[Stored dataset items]
'''

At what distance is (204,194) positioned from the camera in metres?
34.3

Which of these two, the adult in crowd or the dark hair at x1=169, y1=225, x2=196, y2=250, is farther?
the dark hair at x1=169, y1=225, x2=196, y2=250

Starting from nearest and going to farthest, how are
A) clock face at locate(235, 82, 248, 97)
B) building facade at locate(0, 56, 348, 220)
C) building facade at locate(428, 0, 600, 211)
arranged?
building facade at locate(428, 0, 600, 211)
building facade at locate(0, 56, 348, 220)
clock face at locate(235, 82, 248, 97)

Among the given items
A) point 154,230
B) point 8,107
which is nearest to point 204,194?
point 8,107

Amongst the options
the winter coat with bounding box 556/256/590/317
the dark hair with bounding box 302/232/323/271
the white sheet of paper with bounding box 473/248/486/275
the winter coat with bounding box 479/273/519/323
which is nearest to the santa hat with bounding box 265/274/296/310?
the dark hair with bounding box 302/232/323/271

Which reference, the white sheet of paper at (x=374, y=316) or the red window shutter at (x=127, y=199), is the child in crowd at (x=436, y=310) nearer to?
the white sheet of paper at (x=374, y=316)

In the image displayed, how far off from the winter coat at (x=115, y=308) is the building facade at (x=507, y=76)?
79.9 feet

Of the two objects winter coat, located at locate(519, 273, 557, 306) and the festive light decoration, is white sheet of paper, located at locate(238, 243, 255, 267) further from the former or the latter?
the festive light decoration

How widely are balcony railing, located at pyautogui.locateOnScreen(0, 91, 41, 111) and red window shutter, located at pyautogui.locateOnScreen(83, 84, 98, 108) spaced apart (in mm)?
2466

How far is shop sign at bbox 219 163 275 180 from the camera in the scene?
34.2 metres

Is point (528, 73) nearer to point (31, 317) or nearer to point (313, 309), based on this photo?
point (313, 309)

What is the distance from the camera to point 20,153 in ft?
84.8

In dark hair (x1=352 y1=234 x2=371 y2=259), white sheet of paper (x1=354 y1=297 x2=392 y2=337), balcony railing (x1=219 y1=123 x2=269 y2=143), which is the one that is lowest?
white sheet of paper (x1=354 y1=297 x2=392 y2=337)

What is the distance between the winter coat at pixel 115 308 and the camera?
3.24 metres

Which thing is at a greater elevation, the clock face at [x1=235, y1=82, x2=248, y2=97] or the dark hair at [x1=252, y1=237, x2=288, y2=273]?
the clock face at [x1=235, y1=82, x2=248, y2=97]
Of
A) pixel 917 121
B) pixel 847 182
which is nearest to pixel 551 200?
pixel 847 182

'''
'''

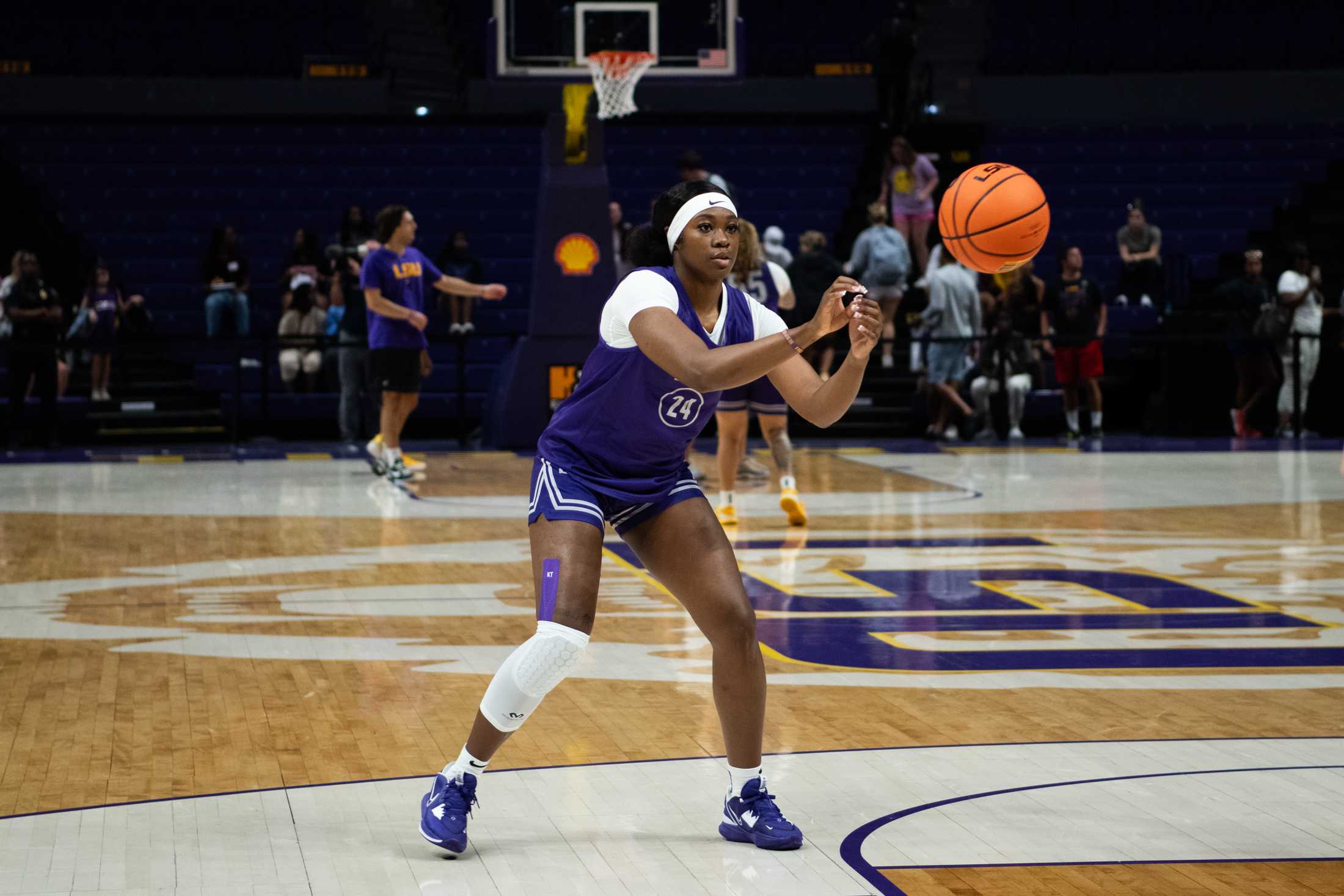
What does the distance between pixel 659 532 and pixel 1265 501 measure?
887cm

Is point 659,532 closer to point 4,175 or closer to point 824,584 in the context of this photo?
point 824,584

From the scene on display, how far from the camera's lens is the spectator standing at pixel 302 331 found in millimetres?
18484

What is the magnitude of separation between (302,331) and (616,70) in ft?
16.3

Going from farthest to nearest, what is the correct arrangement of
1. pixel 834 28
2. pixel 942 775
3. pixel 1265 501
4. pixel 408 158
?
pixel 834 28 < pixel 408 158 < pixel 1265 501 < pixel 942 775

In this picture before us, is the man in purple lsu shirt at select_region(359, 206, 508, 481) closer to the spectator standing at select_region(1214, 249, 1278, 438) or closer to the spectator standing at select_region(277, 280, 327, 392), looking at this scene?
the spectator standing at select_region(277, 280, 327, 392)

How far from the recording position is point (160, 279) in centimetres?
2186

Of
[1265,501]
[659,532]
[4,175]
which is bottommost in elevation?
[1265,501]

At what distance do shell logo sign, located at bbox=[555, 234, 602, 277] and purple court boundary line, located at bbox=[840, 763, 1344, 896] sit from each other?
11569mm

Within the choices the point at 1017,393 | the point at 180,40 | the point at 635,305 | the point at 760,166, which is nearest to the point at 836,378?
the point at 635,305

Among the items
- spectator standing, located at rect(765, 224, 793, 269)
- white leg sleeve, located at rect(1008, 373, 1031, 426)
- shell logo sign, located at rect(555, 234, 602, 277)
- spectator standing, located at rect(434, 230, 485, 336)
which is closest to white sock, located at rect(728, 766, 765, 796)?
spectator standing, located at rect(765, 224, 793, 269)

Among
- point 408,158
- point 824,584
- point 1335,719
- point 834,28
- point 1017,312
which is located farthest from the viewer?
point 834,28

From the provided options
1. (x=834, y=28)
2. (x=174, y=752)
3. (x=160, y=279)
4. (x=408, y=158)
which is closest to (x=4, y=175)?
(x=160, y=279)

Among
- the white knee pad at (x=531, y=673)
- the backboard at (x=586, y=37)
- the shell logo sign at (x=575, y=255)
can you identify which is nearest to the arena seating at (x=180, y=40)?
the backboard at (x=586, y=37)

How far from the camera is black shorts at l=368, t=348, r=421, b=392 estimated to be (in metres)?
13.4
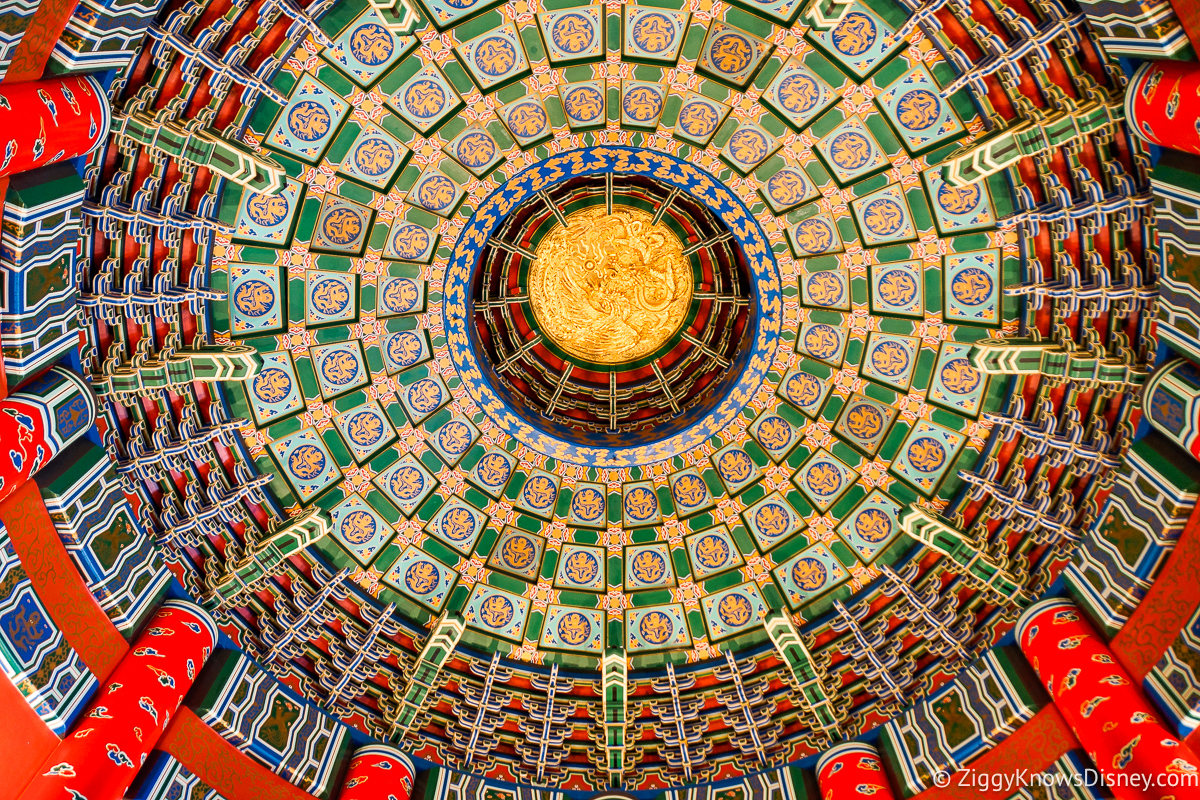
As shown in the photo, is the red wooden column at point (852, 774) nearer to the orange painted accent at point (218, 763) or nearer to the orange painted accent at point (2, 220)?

'''

#### WRITTEN INSTRUCTION:
Please gather every line of the material above that contains the word "decoration".

#### PROBLEM SOLUTION:
Of the two objects winter coat, located at locate(519, 273, 557, 306) and the festive light decoration, is white sheet of paper, located at locate(238, 243, 255, 267) further from the former or the latter?
the festive light decoration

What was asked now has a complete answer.